A group of U.S. Republican lawmakers introduced a bill on Wednesday to extend the term of the U.S. export credit agency for five years past its current June deadline.
The Export-Import Bank, which provides support to U.S. exporters and the buyers of U.S. goods, has been targeted for closure by some conservative Republicans who say it usurps the role of the private sector and provides “welfare” for big business.
The legislation kicks off what is likely to be a battle this year between the chairman of the House Committee on Financial Services, Jeb Hensarling, one of the bank’s strongest critics, and moderate Republicans, Democrats and business groups determined to keep Ex-Im open.

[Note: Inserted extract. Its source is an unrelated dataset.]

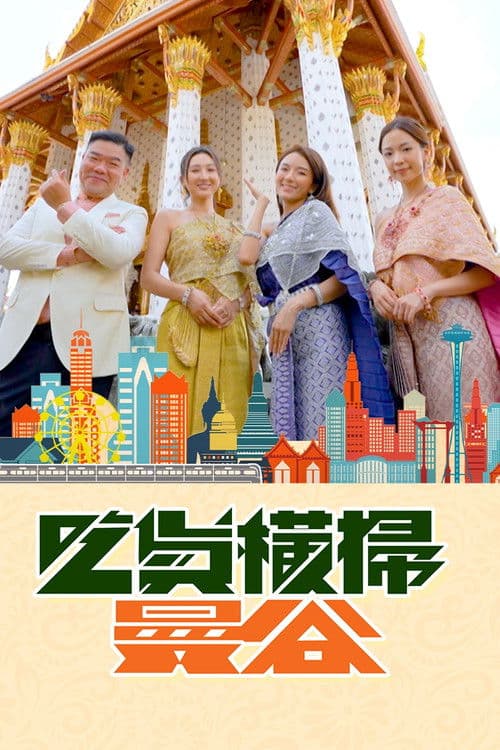 吃貨橫掃曼谷のポスター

A bill introduced by Tennessee lawmaker Stephen Fincher and 57 fellow Republicans would give the bank five more years, but also cut its lending cap to $130 billion from $140 billion.
Other changes would increase Ex-Im’s risk-sharing with the private sector, strengthen anti-corruption practices and increase capital buffers.
“The U.S. Ex-Im Bank has been a job-creator since its inception, yet it is in dire need of major reforms to ensure its ability to continue creating jobs at no expense to the taxpayer,” Fincher said in a statement.
“In reforming the Ex-Im Bank, we’ll make its practices more accountable and transparent than ever before.
The Ex-Im Bank has been criticized for aiding big companies such as Boeing Co and Caterpillar Inc, but its supporters argue it also helps many small businesses that are unable to get export insurance from private banks.